• _Article_

Edited: Sumit Kumar Sharma on 24 May 2020 at 15:13
Write a function called valid_date that takes three positive integer scalar inputs year, month, day. If these three represent a valid date, return a logical true, otherwise false. The name of the output argument is valid. If any of the inputs is not a positive integer scalar, return false as well. Note that every year that is exactly divisible by 4 is a leap year, except for years that are exactly divisible by 100. However, years that are exactly divisible by 400 are also leap years. For example, the year 1900 was not leap year, but the year 2000 was. Note that your solution must not contain any of the date related built-in MATLAB functions.
function [valid]=valid_date(year, month, day)
if isscalar(year) && year>0 && year~=0 && isscalar(month) && month>0 && month~=0 && isscalar(day) && day>0 && ar
if mod(year,4) == 0 && mod(year, 100)~= 0 || mod(year,400)==0 && month==2 && days<=29
%for february
valid=true;
else
valid=false;
end
%for rest of the months
if month==4 || month==6 || month==9 || month==11 && day<=30
valid=true;
elseif month==1 || month==3 || month==5 || month==7 || month==8 || month==10 || month== 12 && day<=31
valid=true;
else
valid=false;
end
%not a leap year
if month==2 && day>28
valid=false;
end
%rest of the months
if month==4 || month==6 || month==9 || month==11 && day<=30
valid=true;
elseif month==1 || month==3 || month==5 || month==7 || month==8 || month==10 || month== 12 && day<=31
valid=true;
else
valid=false;
end
else
valid=false;
end

Jan on 28 Jun 2019
@Aman Gupta: There is no need to declare the variables as persistent.

• _Set of tasks_
1) In the valid_date thread, duplicate the text from "Edited: Sumit Kumar" to "[valid]=valid_date(year, month, day)".
2) List every comment line (a line starting with %) in the code of the valid_date thread.

• _Record list_

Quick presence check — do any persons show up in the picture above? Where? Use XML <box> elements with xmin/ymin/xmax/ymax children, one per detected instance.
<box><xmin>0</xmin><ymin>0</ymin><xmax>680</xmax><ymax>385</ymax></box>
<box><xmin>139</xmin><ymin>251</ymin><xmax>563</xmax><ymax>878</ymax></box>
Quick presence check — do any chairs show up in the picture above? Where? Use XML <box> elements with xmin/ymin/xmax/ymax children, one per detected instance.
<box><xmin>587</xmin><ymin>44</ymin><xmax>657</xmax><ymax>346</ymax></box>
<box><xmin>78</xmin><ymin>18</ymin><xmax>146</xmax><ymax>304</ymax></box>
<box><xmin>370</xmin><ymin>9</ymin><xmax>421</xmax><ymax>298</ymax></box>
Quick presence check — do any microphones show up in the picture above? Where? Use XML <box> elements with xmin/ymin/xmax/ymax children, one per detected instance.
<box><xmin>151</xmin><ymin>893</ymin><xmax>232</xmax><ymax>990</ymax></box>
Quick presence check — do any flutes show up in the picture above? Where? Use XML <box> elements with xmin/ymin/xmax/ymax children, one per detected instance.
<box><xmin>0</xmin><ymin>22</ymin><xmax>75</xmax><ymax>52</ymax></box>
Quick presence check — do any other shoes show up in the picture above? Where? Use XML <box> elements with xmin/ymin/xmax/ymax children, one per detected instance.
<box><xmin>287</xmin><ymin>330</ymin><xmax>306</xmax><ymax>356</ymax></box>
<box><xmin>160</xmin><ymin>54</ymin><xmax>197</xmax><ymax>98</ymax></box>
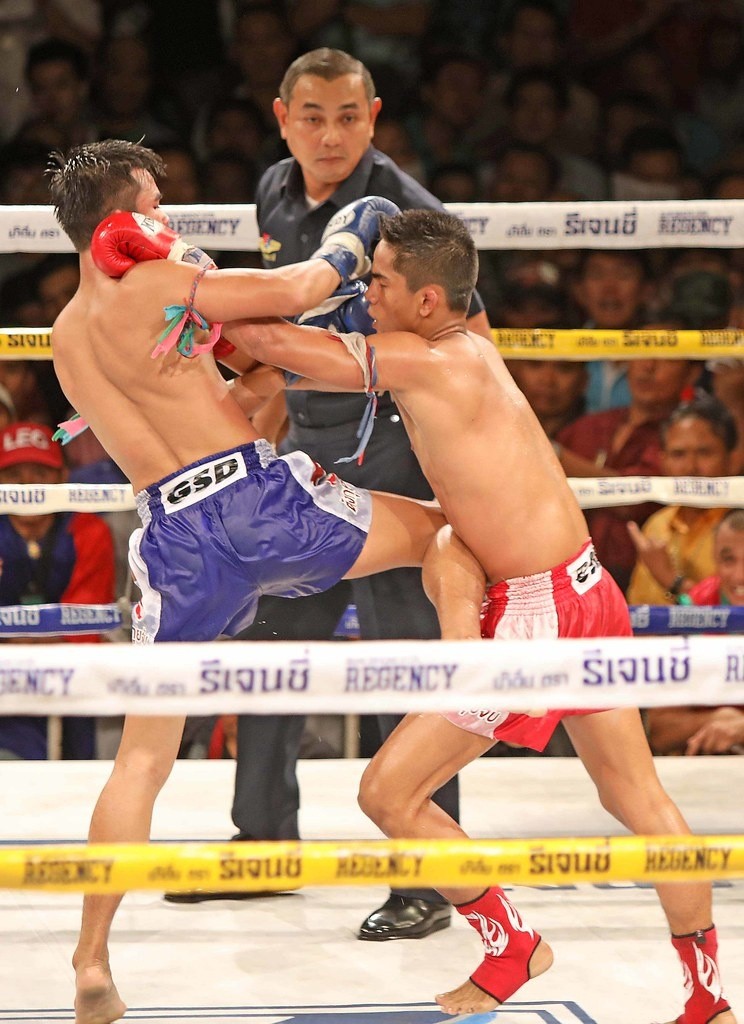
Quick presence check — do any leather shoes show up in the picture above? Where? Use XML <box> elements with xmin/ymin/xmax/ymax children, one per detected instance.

• _Task-by-task results_
1)
Edited: Sumit Kumar Sharma on 24 May 2020 at 15:13
Write a function called valid_date that takes three positive integer scalar inputs year, month, day. If these three represent a valid date, return a logical true, otherwise false. The name of the output argument is valid. If any of the inputs is not a positive integer scalar, return false as well. Note that every year that is exactly divisible by 4 is a leap year, except for years that are exactly divisible by 100. However, years that are exactly divisible by 400 are also leap years. For example, the year 1900 was not leap year, but the year 2000 was. Note that your solution must not contain any of the date related built-in MATLAB functions.
function [valid]=valid_date(year, month, day)

2)
%for february
%for rest of the months
%not a leap year
%rest of the months